Twine games require no downloads and no plug-ins. They are playable in all modern browsers, which covers not only most computers, but many mobile devices and probably some consoles. Making a Twine game available for players is as easy as taking the generated HTML file and putting it on a website – and free Twine hosting at philome.la removes even the need for the a website.

Screenshot of philomela website, with login, upload, and "name your game"

3. The streamlined visual interface makes it easy to create games.

Game design, writing, and coding are three different skills. The indie game dev scene, and especially the interactive fiction scene, conflates them to a certain degree – after all, when you’re the only person on your project, then you have to be responsible for all three.

But knowing how to code is an artificial barrier to game design. It’s like having to pass a trigonometry test before painting a landscape. Yes, trigonometry can be used to describe the shapes of hills and trees – but the skill sets are entirely different.

At AAA studios, the workforce is large enough for the disciplines to be separated. Coders are responsible for coding, writers are responsible for writing, and designers are responsible for designing. Designers may have to master engine tools for design, but they are not required to write those tools from scratch. Engineers may contribute a few great lines of dialogue, but they are not invited to rewrite quest flows. The workforce of an AAA studio allows people to specialize.

### WRITTEN PROBLEM 1
Count the lines in the entries below that contain the string "size", treating case as significant, and reply with only the number.

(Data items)
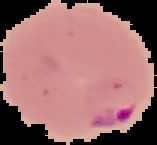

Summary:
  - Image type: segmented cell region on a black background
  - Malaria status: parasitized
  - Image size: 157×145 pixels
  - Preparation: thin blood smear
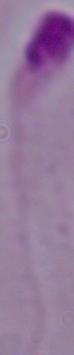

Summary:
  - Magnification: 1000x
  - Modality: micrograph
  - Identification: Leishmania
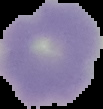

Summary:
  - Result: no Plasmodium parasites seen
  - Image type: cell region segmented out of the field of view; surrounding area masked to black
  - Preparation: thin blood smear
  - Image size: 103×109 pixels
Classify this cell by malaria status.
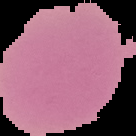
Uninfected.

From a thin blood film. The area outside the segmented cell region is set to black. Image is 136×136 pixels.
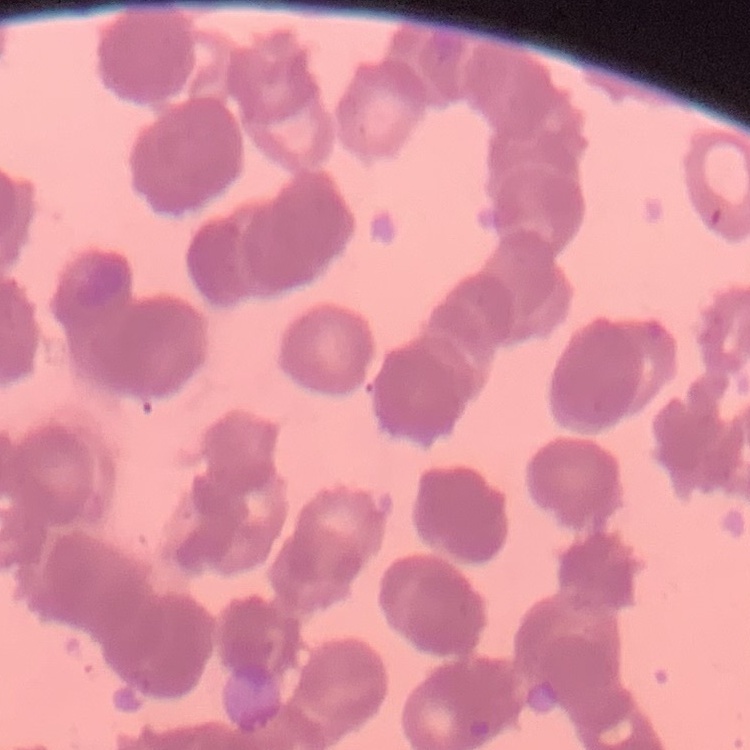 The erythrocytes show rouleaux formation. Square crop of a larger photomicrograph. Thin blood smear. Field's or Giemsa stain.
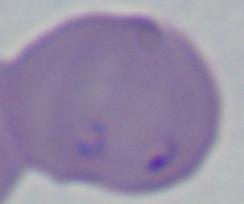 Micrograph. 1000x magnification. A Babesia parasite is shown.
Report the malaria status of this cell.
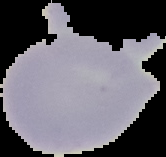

...

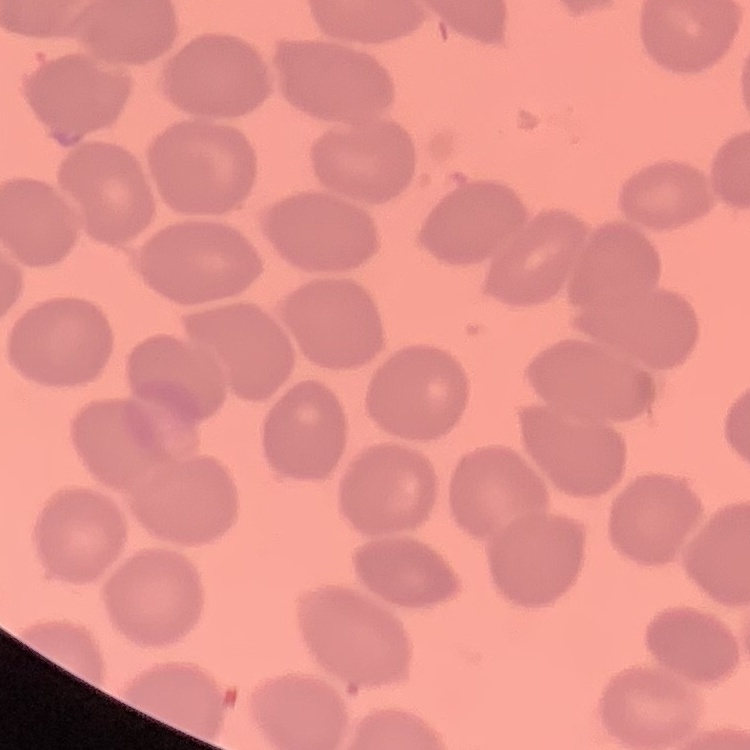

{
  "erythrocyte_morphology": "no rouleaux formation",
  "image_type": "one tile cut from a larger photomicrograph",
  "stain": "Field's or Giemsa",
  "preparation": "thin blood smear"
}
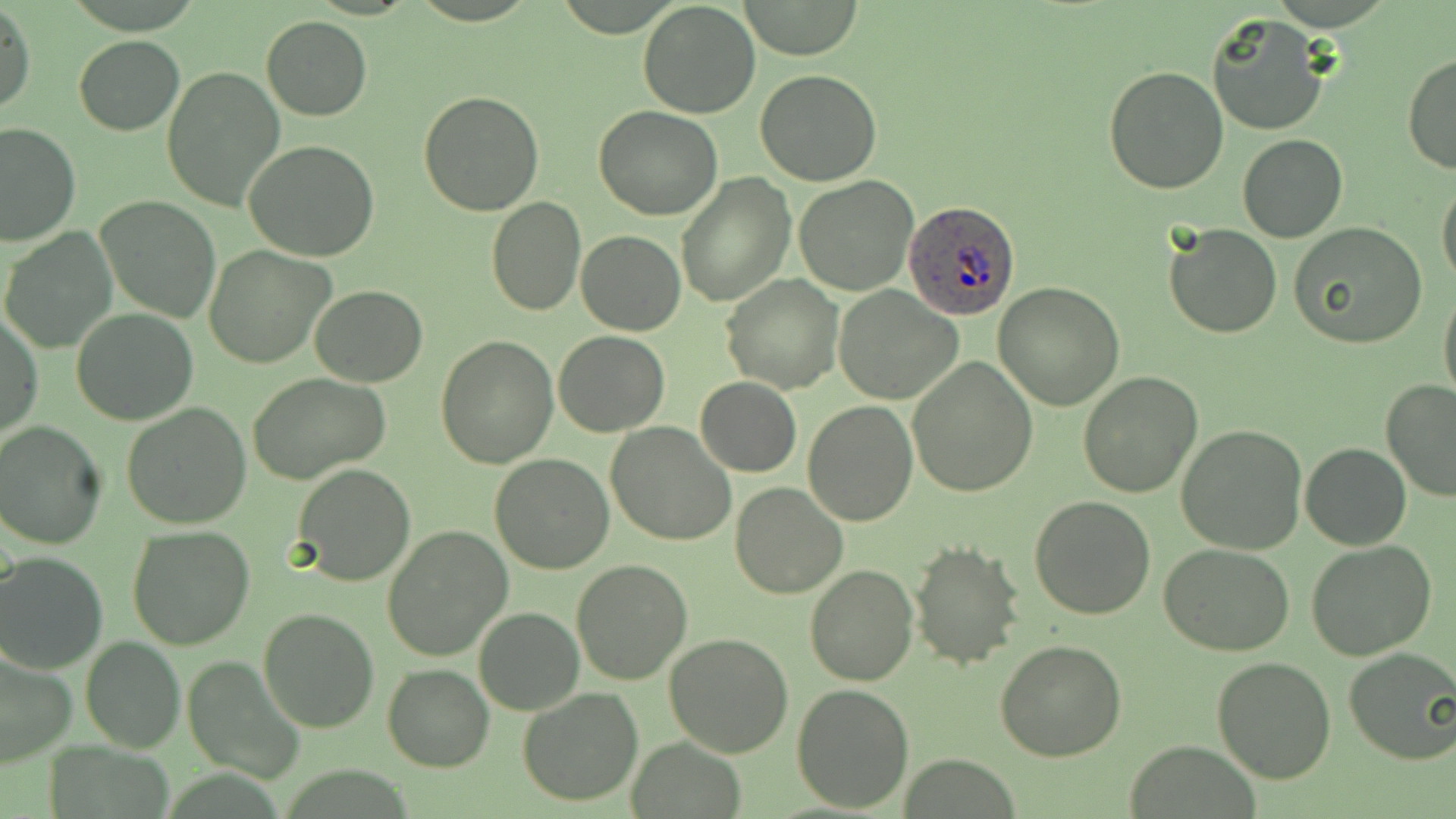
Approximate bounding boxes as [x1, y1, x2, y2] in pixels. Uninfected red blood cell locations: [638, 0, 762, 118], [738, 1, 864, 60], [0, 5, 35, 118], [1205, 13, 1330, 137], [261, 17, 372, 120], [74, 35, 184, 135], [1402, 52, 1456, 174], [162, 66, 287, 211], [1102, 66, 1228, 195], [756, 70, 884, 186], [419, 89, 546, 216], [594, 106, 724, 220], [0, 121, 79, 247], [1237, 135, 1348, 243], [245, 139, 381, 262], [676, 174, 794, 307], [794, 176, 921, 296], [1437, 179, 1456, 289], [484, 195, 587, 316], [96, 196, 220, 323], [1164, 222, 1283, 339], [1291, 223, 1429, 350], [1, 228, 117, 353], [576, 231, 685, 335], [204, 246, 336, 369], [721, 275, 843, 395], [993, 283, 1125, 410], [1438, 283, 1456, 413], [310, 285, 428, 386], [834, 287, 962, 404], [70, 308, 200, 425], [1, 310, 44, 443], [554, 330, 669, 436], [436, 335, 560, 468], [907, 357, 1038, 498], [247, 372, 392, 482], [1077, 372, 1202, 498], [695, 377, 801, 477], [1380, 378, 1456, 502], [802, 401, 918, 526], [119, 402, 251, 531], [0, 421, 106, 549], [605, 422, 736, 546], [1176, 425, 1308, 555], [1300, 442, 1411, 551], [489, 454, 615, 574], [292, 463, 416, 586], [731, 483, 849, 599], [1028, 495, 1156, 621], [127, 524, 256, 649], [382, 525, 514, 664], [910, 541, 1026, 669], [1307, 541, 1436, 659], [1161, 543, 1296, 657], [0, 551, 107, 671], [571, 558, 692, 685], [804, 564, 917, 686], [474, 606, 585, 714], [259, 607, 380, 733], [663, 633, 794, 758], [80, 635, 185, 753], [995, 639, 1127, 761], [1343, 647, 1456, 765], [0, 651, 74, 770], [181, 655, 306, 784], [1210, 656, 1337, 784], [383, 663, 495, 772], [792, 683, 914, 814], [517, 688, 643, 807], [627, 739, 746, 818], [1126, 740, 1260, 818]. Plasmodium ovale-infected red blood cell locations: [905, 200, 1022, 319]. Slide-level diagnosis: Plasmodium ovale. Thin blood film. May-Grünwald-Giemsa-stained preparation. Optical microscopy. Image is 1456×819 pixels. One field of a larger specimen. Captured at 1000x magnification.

...

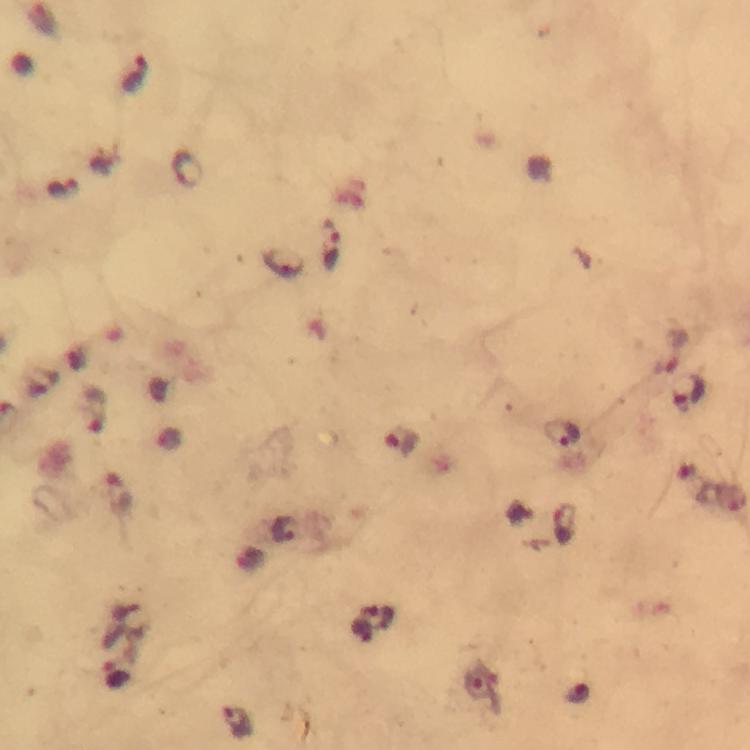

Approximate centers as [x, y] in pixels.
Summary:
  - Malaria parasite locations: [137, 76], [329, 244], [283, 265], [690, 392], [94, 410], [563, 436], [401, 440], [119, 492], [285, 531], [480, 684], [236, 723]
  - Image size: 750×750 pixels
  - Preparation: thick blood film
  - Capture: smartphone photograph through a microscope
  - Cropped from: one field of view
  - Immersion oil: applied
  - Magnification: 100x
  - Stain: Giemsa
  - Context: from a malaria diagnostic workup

### WRITTEN PROBLEM 2
In the excerpt on Twine games, what need does free Twine hosting at philome.la remove?

### ANSWER 1
3

### ANSWER 2
The need for a website.